# Work to do:
In the fishing post below, what kind of fish does the writer call the biggest they have tangled with to date?

Tuesday, June 23, 2015

King of the stream

Fish of the year (well, it's in the running at least) - and he won.  It's not that it was the biggest fish I've caught this year. Far from it. But this fish was uncannily large for the little stream it lives in. I fooled it twice, but was never in control, even for a second. I was out maneuvered from the start.

I can still see the flare of those orange slashes and the soft yellow glow of mature fish. It was the biggest cutthroat I've tangled with to date. It wasn't even a serious fishing trip - just a couple hours stolen during a family camping weekend.  After a day of hiking, the family was back at our campsite along a bold stream swollen with snow melt. It was clear, but powerful and full. Everyone seemed content to laze around, so I strung up a fly rod and started up the creek right out of the campground.

From the beginning our trip wasn't what we had intended, and as a result we were exploring somewhere new. The area we had planned to camp in was overrun. People everywhere. We ran our finger across the map, found the closest Forest Service, and decided to drive blindly up a new road. The adventure took us through old mining town long passed it's heyday. Once grand brick buildings lined nearly unused streets.  It took us up into a valley rimmed by ten thousand foot snowy peaks. People were still around, but finding a place to stuff our camper along the creek wasn't impossible. We'd settled in, made a grand supper, built a solid fire, and spent an evening under the stars listening the roar of the creek and the crack of the fire.
Not a bad salvage job.

The next day we crawled up an ever-narrowing road till we came to a spot high in the back of a valley where we could pull off and hit an old road grade for a hike. It was that hike we'd returned from with a couple hours to spare before supper time.

# Given information:
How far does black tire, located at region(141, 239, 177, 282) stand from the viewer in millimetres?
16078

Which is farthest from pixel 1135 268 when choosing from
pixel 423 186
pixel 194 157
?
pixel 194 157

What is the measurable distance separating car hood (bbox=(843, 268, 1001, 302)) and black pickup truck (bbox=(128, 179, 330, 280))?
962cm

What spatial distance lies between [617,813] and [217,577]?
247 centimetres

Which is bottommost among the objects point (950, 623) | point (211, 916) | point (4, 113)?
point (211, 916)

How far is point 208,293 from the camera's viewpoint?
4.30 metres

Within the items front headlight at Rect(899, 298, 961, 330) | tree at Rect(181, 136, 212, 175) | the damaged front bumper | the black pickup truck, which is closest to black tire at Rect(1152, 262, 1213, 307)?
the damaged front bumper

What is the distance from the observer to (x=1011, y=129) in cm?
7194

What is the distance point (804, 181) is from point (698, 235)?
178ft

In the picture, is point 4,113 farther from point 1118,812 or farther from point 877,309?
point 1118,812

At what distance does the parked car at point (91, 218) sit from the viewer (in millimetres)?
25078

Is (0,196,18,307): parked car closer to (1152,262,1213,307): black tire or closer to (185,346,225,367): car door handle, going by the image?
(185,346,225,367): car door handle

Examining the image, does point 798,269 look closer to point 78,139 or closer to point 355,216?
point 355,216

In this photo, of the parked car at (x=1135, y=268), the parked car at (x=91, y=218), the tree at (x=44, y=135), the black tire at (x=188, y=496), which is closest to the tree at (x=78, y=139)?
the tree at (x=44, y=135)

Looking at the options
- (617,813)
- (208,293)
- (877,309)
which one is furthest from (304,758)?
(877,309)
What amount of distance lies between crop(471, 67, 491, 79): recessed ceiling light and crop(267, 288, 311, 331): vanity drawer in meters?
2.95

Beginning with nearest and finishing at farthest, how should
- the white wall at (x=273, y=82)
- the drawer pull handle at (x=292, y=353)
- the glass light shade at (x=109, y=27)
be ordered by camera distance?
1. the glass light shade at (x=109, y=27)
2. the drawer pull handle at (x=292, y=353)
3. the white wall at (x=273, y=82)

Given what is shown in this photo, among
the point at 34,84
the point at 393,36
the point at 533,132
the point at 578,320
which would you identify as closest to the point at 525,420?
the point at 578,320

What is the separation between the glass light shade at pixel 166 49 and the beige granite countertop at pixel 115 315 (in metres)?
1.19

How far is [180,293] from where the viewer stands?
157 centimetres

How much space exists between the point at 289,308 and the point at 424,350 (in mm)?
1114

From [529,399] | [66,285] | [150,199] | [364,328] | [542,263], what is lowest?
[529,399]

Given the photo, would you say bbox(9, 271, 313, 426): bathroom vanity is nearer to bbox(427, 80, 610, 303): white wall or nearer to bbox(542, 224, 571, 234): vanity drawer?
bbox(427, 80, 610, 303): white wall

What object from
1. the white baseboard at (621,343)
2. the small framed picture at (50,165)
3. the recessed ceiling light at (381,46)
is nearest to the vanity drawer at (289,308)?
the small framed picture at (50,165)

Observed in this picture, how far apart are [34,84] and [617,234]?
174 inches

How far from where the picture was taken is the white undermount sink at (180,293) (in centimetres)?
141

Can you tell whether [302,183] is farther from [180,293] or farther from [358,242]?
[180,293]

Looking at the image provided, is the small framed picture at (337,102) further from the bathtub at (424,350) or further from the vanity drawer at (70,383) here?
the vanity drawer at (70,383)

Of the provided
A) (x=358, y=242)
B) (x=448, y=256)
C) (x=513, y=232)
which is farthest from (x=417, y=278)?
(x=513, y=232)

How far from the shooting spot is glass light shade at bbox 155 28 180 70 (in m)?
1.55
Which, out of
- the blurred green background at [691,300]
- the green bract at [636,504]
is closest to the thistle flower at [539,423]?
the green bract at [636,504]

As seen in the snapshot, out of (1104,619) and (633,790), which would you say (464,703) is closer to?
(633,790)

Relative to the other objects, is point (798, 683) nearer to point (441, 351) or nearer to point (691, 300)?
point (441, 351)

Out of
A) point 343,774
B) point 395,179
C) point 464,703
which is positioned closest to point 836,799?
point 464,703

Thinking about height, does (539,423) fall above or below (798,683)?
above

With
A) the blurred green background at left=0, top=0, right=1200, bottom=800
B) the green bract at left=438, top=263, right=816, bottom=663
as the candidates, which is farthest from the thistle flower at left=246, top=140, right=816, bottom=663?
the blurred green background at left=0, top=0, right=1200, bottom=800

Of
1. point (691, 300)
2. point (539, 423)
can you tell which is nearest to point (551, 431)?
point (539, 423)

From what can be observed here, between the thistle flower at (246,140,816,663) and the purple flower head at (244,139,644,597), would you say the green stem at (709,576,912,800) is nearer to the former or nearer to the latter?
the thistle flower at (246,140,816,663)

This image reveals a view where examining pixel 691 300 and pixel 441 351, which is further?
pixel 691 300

# Full response:
A cutthroat.